■ ENTRIES

+ + + +

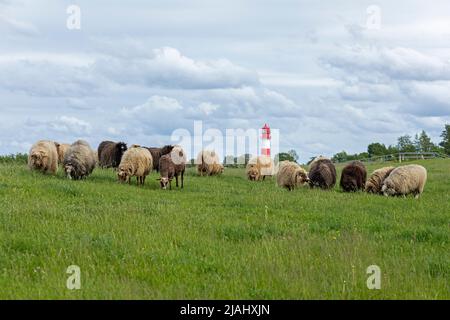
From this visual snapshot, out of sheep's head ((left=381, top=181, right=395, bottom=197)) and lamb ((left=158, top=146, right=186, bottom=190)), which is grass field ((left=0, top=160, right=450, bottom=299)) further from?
lamb ((left=158, top=146, right=186, bottom=190))

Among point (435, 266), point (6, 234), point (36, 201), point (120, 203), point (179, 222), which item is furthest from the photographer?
point (120, 203)

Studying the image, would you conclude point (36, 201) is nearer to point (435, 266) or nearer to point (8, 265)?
point (8, 265)

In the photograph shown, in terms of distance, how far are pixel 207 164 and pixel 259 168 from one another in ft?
9.81

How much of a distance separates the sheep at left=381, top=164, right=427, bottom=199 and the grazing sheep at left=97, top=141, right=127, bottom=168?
14359mm

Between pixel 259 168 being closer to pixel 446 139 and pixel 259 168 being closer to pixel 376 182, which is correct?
pixel 376 182

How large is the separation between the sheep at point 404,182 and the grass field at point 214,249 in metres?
5.86

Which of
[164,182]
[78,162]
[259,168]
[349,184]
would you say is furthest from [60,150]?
[349,184]

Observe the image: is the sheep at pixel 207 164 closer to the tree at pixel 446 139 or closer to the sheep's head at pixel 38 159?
the sheep's head at pixel 38 159

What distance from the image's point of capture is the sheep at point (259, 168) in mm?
33281

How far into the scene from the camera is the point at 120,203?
16406mm
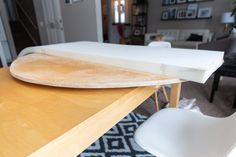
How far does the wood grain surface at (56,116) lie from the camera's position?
1.20 feet

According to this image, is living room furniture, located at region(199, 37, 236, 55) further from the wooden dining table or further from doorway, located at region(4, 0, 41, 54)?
doorway, located at region(4, 0, 41, 54)

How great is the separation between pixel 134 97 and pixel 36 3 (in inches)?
152

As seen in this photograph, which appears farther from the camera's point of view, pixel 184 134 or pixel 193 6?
pixel 193 6

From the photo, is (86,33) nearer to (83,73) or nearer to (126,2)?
(83,73)

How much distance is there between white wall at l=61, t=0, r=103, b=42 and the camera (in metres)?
2.53

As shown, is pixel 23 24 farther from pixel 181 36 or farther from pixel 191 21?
pixel 191 21

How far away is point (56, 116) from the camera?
45 centimetres

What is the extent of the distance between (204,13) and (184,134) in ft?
16.3

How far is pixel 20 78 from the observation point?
0.69 metres

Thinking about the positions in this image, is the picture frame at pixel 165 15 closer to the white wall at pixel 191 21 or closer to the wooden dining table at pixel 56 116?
the white wall at pixel 191 21

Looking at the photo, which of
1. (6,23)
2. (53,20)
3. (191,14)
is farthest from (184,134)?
(191,14)

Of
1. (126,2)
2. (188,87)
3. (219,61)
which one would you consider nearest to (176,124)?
(219,61)

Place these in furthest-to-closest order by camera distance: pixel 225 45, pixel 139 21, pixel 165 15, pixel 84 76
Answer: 1. pixel 139 21
2. pixel 165 15
3. pixel 225 45
4. pixel 84 76

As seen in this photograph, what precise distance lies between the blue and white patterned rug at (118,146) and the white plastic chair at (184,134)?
0.51 m
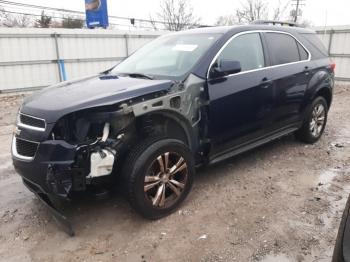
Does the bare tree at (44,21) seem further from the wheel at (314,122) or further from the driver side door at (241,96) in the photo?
the driver side door at (241,96)

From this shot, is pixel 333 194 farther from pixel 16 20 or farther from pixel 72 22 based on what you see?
pixel 16 20

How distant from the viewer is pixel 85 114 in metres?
2.87

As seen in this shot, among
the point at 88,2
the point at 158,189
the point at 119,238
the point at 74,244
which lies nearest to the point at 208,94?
the point at 158,189

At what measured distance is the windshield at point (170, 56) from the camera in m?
3.74

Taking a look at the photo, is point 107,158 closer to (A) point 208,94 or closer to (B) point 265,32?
(A) point 208,94

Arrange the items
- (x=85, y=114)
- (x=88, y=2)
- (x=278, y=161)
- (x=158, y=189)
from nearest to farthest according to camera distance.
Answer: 1. (x=85, y=114)
2. (x=158, y=189)
3. (x=278, y=161)
4. (x=88, y=2)

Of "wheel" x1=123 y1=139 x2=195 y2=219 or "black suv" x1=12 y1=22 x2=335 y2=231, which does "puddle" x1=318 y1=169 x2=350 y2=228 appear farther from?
"wheel" x1=123 y1=139 x2=195 y2=219

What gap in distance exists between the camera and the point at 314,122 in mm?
5391

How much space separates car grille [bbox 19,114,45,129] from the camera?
289 centimetres

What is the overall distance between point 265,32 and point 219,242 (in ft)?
9.48

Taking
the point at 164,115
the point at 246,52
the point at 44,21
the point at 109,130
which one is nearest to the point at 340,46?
the point at 246,52

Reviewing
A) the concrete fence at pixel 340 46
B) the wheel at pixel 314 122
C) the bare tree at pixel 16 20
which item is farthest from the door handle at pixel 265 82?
the bare tree at pixel 16 20

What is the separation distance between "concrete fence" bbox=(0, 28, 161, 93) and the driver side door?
9.43m

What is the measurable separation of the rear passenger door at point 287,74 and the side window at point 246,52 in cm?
21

+ + + +

■ THE TASK
Revise the listing above, replacing "photographer" with "camera operator" wherever it occurs and leaving all other wording unchanged. Omit the pictures from your answer.

■ TASK SOLUTION
From this visual snapshot, out of sheep's head ((left=381, top=181, right=395, bottom=197)) and lamb ((left=158, top=146, right=186, bottom=190)), which is grass field ((left=0, top=160, right=450, bottom=299)) further from?
lamb ((left=158, top=146, right=186, bottom=190))

Among point (435, 266), point (6, 234), point (36, 201), point (120, 203), point (179, 222), which item is furthest from the camera operator?
point (120, 203)

Studying the image, would you conclude point (36, 201) is nearer to point (435, 266) or nearer to point (8, 265)?
point (8, 265)

In the photograph shown, in terms of distance, how far are pixel 207 164 and pixel 259 168 from one another in ft?
9.81

How much of a distance separates the sheep at left=381, top=164, right=427, bottom=199 and the grazing sheep at left=97, top=141, right=127, bottom=168?
14359mm

Between pixel 259 168 being closer to pixel 446 139 and pixel 259 168 being closer to pixel 376 182, which is correct?
pixel 376 182

How large is the separation between the sheep at point 404,182 and the grass field at point 214,249 in metres?
5.86

Which of
[164,182]
[78,162]
[259,168]
[349,184]
would you say is furthest from [60,150]?
[349,184]

Observe the image: is the sheep at pixel 207 164 closer to the tree at pixel 446 139 or closer to the sheep's head at pixel 38 159?
the sheep's head at pixel 38 159

What distance from the image's point of capture is the sheep at point (259, 168) in mm?
33281

How far into the scene from the camera is the point at 120,203?
16406mm
How far does the wood grain surface at (56,116) lie from the camera's position?
1.20 feet

According to this image, is living room furniture, located at region(199, 37, 236, 55) further from the wooden dining table or further from doorway, located at region(4, 0, 41, 54)?
doorway, located at region(4, 0, 41, 54)

How great is the separation between pixel 134 97 and pixel 36 3 (in inches)?
152

As seen in this photograph, which appears farther from the camera's point of view, pixel 184 134 or pixel 193 6?
pixel 193 6

From the photo, is (86,33) nearer to (83,73) or nearer to (126,2)?
(83,73)

How much distance is there between white wall at l=61, t=0, r=103, b=42 and the camera (in metres)?
2.53

As shown, is pixel 23 24 farther from pixel 181 36 or farther from pixel 191 21?
pixel 191 21

How far away is point (56, 116) from the camera?
45 centimetres

What is the extent of the distance between (204,13) and (184,134) in ft?
16.3

How far is pixel 20 78 from the observation point?
0.69 metres

Thinking about the positions in this image, is the picture frame at pixel 165 15 closer to the white wall at pixel 191 21 or closer to the wooden dining table at pixel 56 116?
the white wall at pixel 191 21

Looking at the photo, which of
1. (6,23)
2. (53,20)
3. (191,14)
is farthest from (184,134)?
(191,14)

Of
1. (126,2)
2. (188,87)
3. (219,61)
which one would you consider nearest to (176,124)?
(219,61)

Place these in furthest-to-closest order by camera distance: pixel 225 45, pixel 139 21, pixel 165 15, pixel 84 76
Answer: 1. pixel 139 21
2. pixel 165 15
3. pixel 225 45
4. pixel 84 76

As seen in this photograph, what precise distance lies between the blue and white patterned rug at (118,146) and the white plastic chair at (184,134)?
0.51 m
Does the bare tree at (44,21) seem further from the wheel at (314,122) or further from the driver side door at (241,96) in the photo?
the driver side door at (241,96)

From this shot, is pixel 333 194 farther from pixel 16 20 or farther from pixel 72 22 based on what you see?
pixel 16 20

How distant from the viewer is pixel 85 114 in metres?
2.87

As seen in this shot, among
the point at 88,2
the point at 158,189
the point at 119,238
the point at 74,244
which lies nearest to the point at 208,94?
the point at 158,189

At what measured distance is the windshield at point (170, 56) from the camera in m?
3.74

Taking a look at the photo, is point 107,158 closer to (A) point 208,94 or closer to (B) point 265,32?
(A) point 208,94

Arrange the items
- (x=85, y=114)
- (x=88, y=2)
- (x=278, y=161)
- (x=158, y=189)
from nearest to farthest according to camera distance.
Answer: 1. (x=85, y=114)
2. (x=158, y=189)
3. (x=278, y=161)
4. (x=88, y=2)

Of "wheel" x1=123 y1=139 x2=195 y2=219 or "black suv" x1=12 y1=22 x2=335 y2=231, which does "puddle" x1=318 y1=169 x2=350 y2=228 appear farther from?
"wheel" x1=123 y1=139 x2=195 y2=219

What gap in distance exists between the camera and the point at 314,122 in mm?
5391

How much space separates car grille [bbox 19,114,45,129] from the camera?
289 centimetres

What is the overall distance between point 265,32 and point 219,242 (in ft)?
9.48

Taking
the point at 164,115
the point at 246,52
the point at 44,21
the point at 109,130
which one is nearest to the point at 340,46?
the point at 246,52

Reviewing
A) the concrete fence at pixel 340 46
B) the wheel at pixel 314 122
C) the bare tree at pixel 16 20
which item is farthest from the door handle at pixel 265 82?
the bare tree at pixel 16 20

What is the separation distance between "concrete fence" bbox=(0, 28, 161, 93) and the driver side door?
9.43m

What is the measurable separation of the rear passenger door at point 287,74 and the side window at point 246,52 in cm?
21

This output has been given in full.